== What is needed ==
Return, word for word, the part of the blog post below that opens with the words containing "I want to tell" and closes with "year, but someday.".

== Document text ==

Saturday, October 13, 2007

I'm very very sorry

The other night I fell apart. I couldn't stop apologizing (okay, I could, but I did it a lot before I did) to Bf for being so depressed, being a burden, not being okay. I told the bf a lot of stuff I didn't want to, about how much I hurt and what kind of thoughts were going through my head. IT WAS SCARY, for both of us. And although I can only speak for myself, I have to say that I feel better after letting that guard down and being brutally honest with him.

I've been thinking about suicide A LOT. I mean, 50% of my day had thoughts of suicide, from how and where to do it, to what I needed to do before hand, to who would get a suicide note. Scary scary stuff, because this stage is a place I've been before, right before my only real suicide attempt about 20 years ago.

One thing that has been happening over the past several months is my inability to see things outside of my own pain. I have a difficult time looking at other people (especially people who are happy), talking to other people, imagining that other people want anything to do with me.

My brain has been looking inward instead of outward - I don't see much going on outside of my little world inside my head. The past couple of days have been different though. I can see a bit more of the outside world, enjoy a bit more the interactions (but just a bit).

This happened before I began taking a new medication, but I have hope that the medication will make this transition easier.

I want to tell my story because I want people (especially the people whom I care about) to understand. But the story in the middle, the story of the struggle before the outcome, that story is sometimes terribly ugly. The books about this kind of struggle are not by people who still find it hard to get out of bed, but rather they are by the people who have discovered how to live again. Some still have struggles, but they are much better. I'm not that person. I'm not better yet.

So, I know that my writing has gone from semi-interesting to very self-involved and unhappy, and I'm sorry.

There is every reason in the world to expect positive change in this blog. Not immediately, maybe not even this year, but someday.

== Information supplied ==
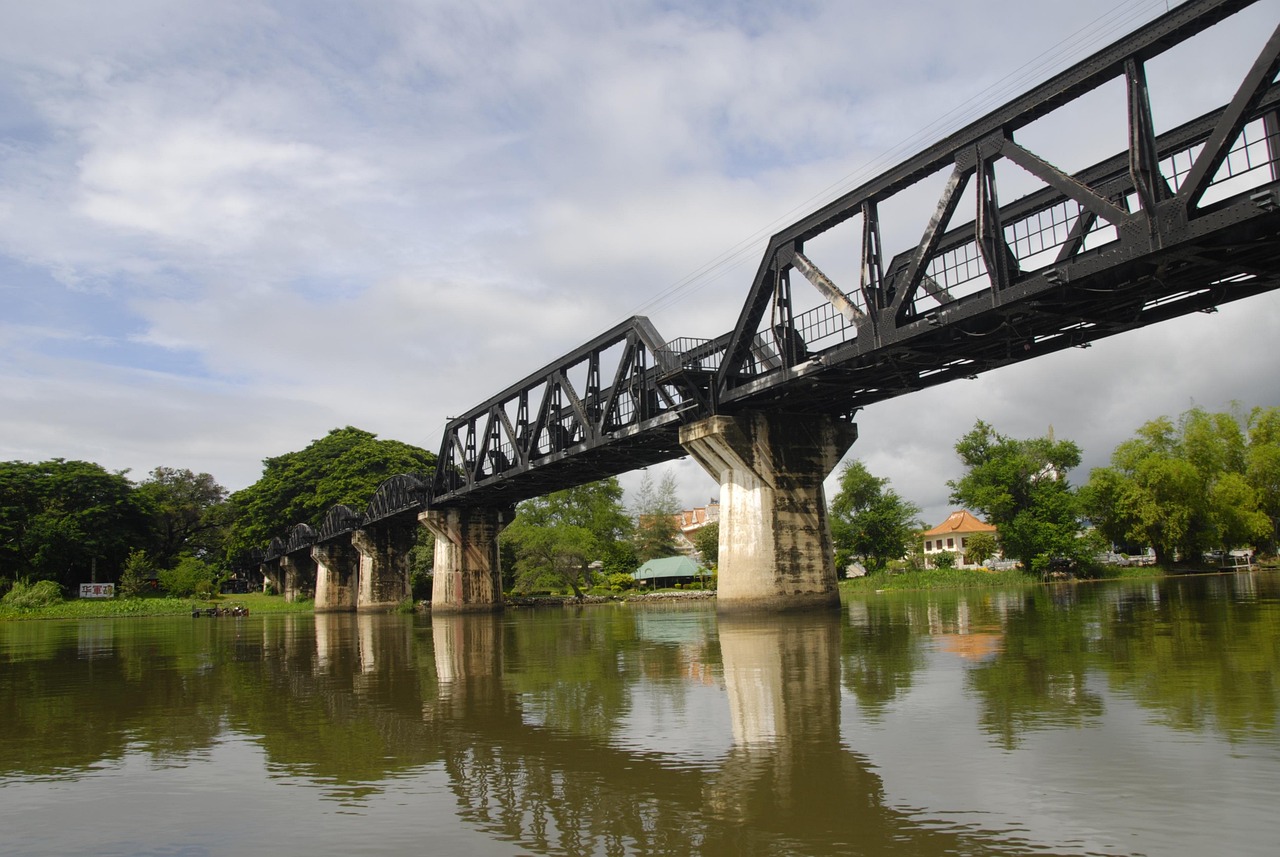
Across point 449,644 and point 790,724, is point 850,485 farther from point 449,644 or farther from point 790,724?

== Written response ==
I want to tell my story because I want people (especially the people whom I care about) to understand. But the story in the middle, the story of the struggle before the outcome, that story is sometimes terribly ugly. The books about this kind of struggle are not by people who still find it hard to get out of bed, but rather they are by the people who have discovered how to live again. Some still have struggles, but they are much better. I'm not that person. I'm not better yet.

So, I know that my writing has gone from semi-interesting to very self-involved and unhappy, and I'm sorry.

There is every reason in the world to expect positive change in this blog. Not immediately, maybe not even this year, but someday.